# [Cosa fare]
Puoi riscrivere il brano sul discorso coloniale nel tratto che va da "Ma forse tutto" fino a "sul genere femminile.", mettendo "sottomissione" al posto di "oppressione"?

# [Brano proposto]
------------
Ma forse tutto è iniziato dall’idea di inventare un discorso coloniale che « indica un nuovo modo di pensare per cui i processi culturali, intellettuali, economici e politici interagiscono nella formazione, perpetuazione e smantellamento del colonialismo ». (Loomb 1998 : 54). Questa invenzione è creata per legittimare il colonialismo ma anche per instaurare delle pratiche di discriminazione e oppressione sull’indigeno soprattutto sul genere femminile.
------------
# [Dati forniti]
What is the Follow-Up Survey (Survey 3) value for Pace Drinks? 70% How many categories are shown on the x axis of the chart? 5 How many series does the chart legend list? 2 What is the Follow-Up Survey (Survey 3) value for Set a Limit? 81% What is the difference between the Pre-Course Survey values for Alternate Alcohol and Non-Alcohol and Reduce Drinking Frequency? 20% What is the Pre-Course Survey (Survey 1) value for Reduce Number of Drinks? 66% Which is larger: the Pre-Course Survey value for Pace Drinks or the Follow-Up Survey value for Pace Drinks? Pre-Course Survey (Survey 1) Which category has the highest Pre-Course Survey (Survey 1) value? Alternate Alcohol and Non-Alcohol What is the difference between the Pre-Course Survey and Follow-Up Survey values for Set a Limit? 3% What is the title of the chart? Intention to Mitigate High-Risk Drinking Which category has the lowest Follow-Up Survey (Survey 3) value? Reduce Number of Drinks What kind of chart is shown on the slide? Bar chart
------------
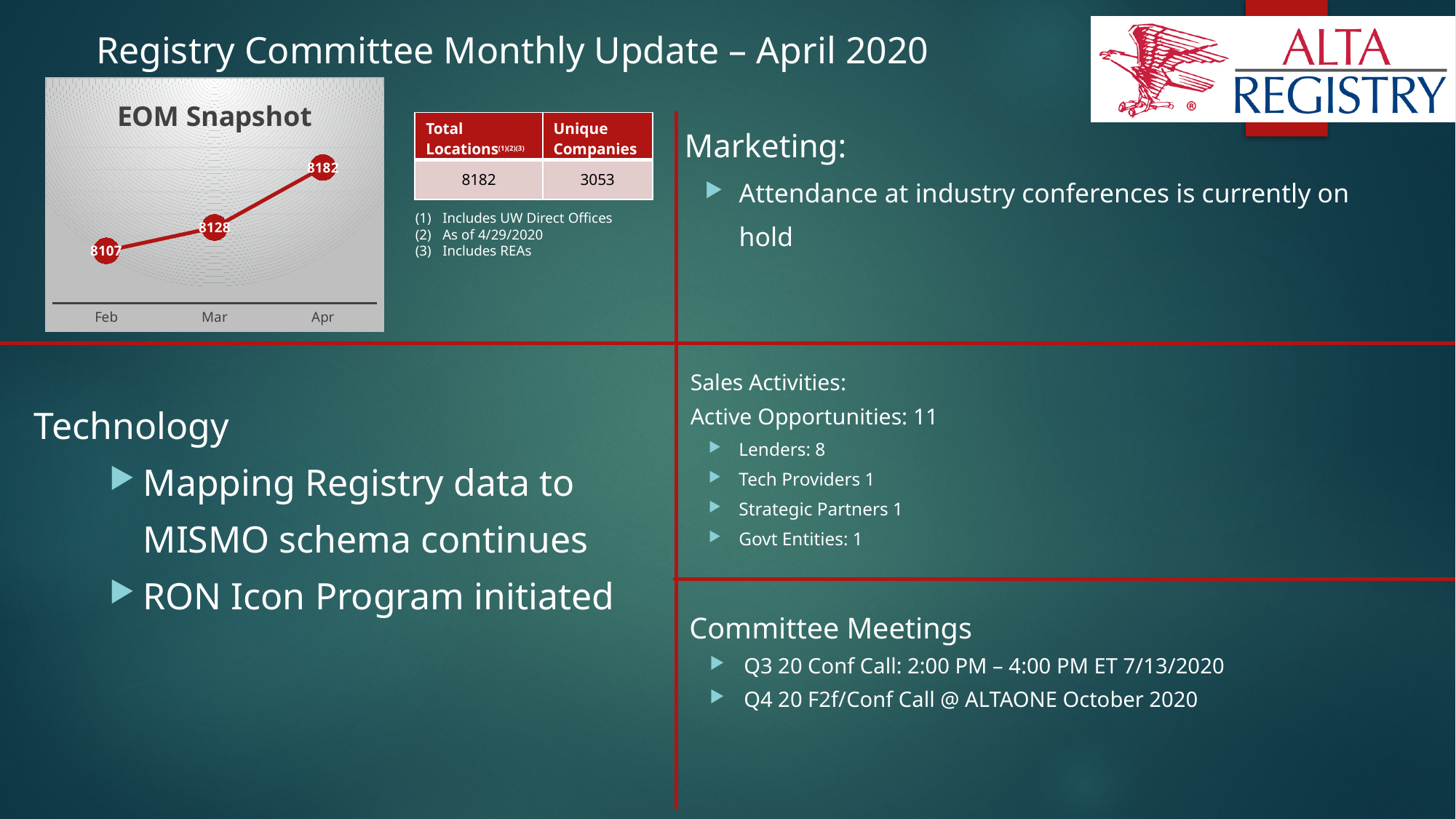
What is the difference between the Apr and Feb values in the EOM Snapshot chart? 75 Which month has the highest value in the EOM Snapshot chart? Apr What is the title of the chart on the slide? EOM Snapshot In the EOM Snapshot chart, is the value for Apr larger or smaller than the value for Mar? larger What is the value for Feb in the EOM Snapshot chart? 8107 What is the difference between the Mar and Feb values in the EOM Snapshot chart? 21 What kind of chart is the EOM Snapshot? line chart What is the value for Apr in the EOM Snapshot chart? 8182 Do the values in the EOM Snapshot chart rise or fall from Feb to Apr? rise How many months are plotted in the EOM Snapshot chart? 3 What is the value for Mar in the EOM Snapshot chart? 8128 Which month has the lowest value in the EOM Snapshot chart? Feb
------------
# [Risultato]
Ma forse tutto è iniziato dall’idea di inventare un discorso coloniale che « indica un nuovo modo di pensare per cui i processi culturali, intellettuali, economici e politici interagiscono nella formazione, perpetuazione e smantellamento del colonialismo ». (Loomb 1998 : 54). Questa invenzione è creata per legittimare il colonialismo ma anche per instaurare delle pratiche di discriminazione e sottomissione sull’indigeno soprattutto sul genere femminile.